My New Business Idea
According to a Roper poll commissioned by SCI FI Channel, approximately 2.9 million Americans currently report they have experienced UFO abduction phenomenon. This makes me think three things: 1) Americans are desperate to believe in fantasy because their reality is so grim. 2) That in his book In The Demon-Haunted World astronomer Carl Sagan points out the alien abduction experience is remarkably similar to tales of demon abduction common throughout history. 3) This could be an excellent business opportunity.
Business opportunity? Why, yes! It may be the apocalypse, but I’m still an American eager for bigger and better. Here’s how I see it.
I think it’s fair to say that most people who claim to have been abducted by aliens feel violated, tormented and at the very least, fearful of the experience happening again. Many of these “victims” live with anxiety, not to mention frustration as their claims may not be believed by others. My own mother is one of these people. Yes, she has told me the story of being paralyzed in her bed, seeing the bright light and being transported aboard a spacecraft. To which I smile and nod, especially in front of company and order a third glass of wine. Do I believe her? The woman who let me leech off her blood and bones for nine months before pushing me out? I believe she believes it and there’s no changing her mind. She’s my mother and she’s scared and I’d love to provide her some comfort. Here’s where the business opportunity comes in.

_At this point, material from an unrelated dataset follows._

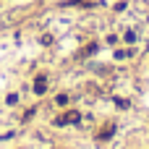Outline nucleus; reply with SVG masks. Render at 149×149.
<instances>
[{"label":"nucleus","mask_w":149,"mask_h":149,"mask_svg":"<svg viewBox=\"0 0 149 149\" xmlns=\"http://www.w3.org/2000/svg\"><path fill=\"white\" fill-rule=\"evenodd\" d=\"M79 118H81V115H79L76 110H71L68 115H63V118H58L55 123H58V126H65V123H79Z\"/></svg>","instance_id":"1"},{"label":"nucleus","mask_w":149,"mask_h":149,"mask_svg":"<svg viewBox=\"0 0 149 149\" xmlns=\"http://www.w3.org/2000/svg\"><path fill=\"white\" fill-rule=\"evenodd\" d=\"M45 89H47V81H45V76H39V79H37L34 92H37V94H45Z\"/></svg>","instance_id":"2"},{"label":"nucleus","mask_w":149,"mask_h":149,"mask_svg":"<svg viewBox=\"0 0 149 149\" xmlns=\"http://www.w3.org/2000/svg\"><path fill=\"white\" fill-rule=\"evenodd\" d=\"M113 131H115V126H107V128H102L100 139H107V136H113Z\"/></svg>","instance_id":"3"}]
</instances>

I want to create a product that functions as an alien repellant. A talisman that inhibits an alien’s ability to abduct the victim. A kryptonite to weaken the E.T. I’d pay between $30 and $50 to give my mother that comfort. What a great birthday gift for the woman who has everything. Maybe, possibly, it would even work…
I know one could say I’m taking advantage of the mentally infirm. But I would argue that such a product may provide peace of mind. Is that so wrong? There are at least two companies offering Alien Abduction Insurance policies. The payout is higher if the claimant has been impregnated by an alien, irregardless of whether the claimant is female or male.
So is it immoral to sell a product that a company cannot prove works? Well, let’s take a look at the supplement industry. Supplements are not regulated by the FDA, which doesn’t mean they don’t work. It just means that a silly little thing called science can’t back it up. It’s easy to see that before Western medicine, there must have been at least some worthy herbal remedies devised by various cultures over the years – it only makes sense. Let’s consider a current company called Highland Laboratories (love the idea that the name is getting me to conjure a scientist in a lab coat testing his findings then suddenly his printer runs out of paper – gasp! – and he can’t actually show me the test results). Highland’s product is called Maximum Male and claims it can boost “peak male sexual performance” and even help “create a better relationship”. Hell, I’m ready to start taking it. Until I look at the main ingredient: horny goat weed. I clean my glasses. Yes, I read it correctly. A quicki-wiki says that horny goat weed, AKA Epimedium, was discovered by a Chinese goat herder who noticed sexual activity in his flock after they ate the weed. For you research traditionalists out there, I mention the Chinese goat herder’s report did not account for any other contributing factors, such as warm spring weather, the presence of any particularly sensual Chinese music, nor the attractiveness of the female goats. More wiki-ing shows a recent Italian study showing that Epimedium produced results similar to those found in sildenafil, AKA Viagra, to which I say – since when do Italian men need Viagra??? If this is true, I really have lost my faith in humanity.
So the point. In America, we are still free to pursue life, liberty and happiness. If happiness means a feeling of protection from those pesky extra terrestrials prone to midnight medical examinations, then I’m in business. Anyone want to give me a start-up loan?